ASSIGNMENT
In the records below, find the line with "Resting vote fraction: 27%." and the line with "Resting vote fraction: 10%.". Print both exactly, along with every line between them, and no other line.

DATA PROVIDED Block Start

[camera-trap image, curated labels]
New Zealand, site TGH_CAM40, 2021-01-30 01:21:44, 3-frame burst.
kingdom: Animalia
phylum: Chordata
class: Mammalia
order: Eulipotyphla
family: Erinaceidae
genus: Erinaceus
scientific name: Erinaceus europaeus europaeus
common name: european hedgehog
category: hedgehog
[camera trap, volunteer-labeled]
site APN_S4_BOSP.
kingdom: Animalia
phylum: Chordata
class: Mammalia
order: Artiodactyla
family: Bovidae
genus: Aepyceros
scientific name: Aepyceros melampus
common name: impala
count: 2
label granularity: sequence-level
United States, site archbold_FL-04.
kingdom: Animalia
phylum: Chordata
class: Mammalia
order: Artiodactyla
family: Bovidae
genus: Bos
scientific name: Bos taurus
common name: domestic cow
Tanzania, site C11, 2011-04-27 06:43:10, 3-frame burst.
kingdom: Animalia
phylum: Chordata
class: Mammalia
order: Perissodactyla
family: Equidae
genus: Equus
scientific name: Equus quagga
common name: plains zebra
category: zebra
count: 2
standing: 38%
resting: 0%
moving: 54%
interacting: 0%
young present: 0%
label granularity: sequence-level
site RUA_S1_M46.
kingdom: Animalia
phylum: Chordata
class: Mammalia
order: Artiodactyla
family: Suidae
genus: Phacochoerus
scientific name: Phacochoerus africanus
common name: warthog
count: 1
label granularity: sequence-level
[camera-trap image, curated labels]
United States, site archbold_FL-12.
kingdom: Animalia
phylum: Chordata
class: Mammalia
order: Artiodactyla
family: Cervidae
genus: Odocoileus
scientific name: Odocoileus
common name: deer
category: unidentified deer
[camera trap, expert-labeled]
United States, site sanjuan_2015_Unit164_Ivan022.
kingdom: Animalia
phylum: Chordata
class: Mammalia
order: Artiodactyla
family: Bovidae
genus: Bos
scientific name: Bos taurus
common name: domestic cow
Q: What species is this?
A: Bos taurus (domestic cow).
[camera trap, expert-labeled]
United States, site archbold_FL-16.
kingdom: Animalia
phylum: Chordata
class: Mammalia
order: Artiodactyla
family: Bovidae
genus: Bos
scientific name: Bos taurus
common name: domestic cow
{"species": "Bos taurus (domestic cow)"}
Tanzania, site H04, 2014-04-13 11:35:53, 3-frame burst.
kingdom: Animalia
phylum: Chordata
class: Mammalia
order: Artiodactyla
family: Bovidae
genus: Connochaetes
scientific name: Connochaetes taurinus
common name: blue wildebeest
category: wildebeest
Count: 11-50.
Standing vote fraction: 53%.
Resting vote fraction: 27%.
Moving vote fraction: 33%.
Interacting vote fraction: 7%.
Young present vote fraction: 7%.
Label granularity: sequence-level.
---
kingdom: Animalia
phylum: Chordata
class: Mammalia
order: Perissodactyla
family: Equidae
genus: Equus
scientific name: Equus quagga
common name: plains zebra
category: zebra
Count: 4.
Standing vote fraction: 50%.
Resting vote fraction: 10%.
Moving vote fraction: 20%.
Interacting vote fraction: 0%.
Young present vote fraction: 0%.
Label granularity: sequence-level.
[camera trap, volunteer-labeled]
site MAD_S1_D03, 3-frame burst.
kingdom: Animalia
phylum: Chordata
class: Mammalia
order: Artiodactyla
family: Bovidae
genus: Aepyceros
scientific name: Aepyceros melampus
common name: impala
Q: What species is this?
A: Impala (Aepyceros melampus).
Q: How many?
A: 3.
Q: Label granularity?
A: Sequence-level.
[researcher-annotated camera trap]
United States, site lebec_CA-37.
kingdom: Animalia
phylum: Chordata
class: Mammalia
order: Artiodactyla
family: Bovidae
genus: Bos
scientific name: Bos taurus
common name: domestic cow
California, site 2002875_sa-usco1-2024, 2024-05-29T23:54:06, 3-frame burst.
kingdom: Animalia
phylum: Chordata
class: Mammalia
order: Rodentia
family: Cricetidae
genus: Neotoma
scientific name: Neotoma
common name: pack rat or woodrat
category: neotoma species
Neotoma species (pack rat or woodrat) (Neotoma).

DATA PROVIDED Block End

RESPONSE BOX
Resting vote fraction: 27%.
Moving vote fraction: 33%.
Interacting vote fraction: 7%.
Young present vote fraction: 7%.
Label granularity: sequence-level.
---
kingdom: Animalia
phylum: Chordata
class: Mammalia
order: Perissodactyla
family: Equidae
genus: Equus
scientific name: Equus quagga
common name: plains zebra
category: zebra
Count: 4.
Standing vote fraction: 50%.
Resting vote fraction: 10%.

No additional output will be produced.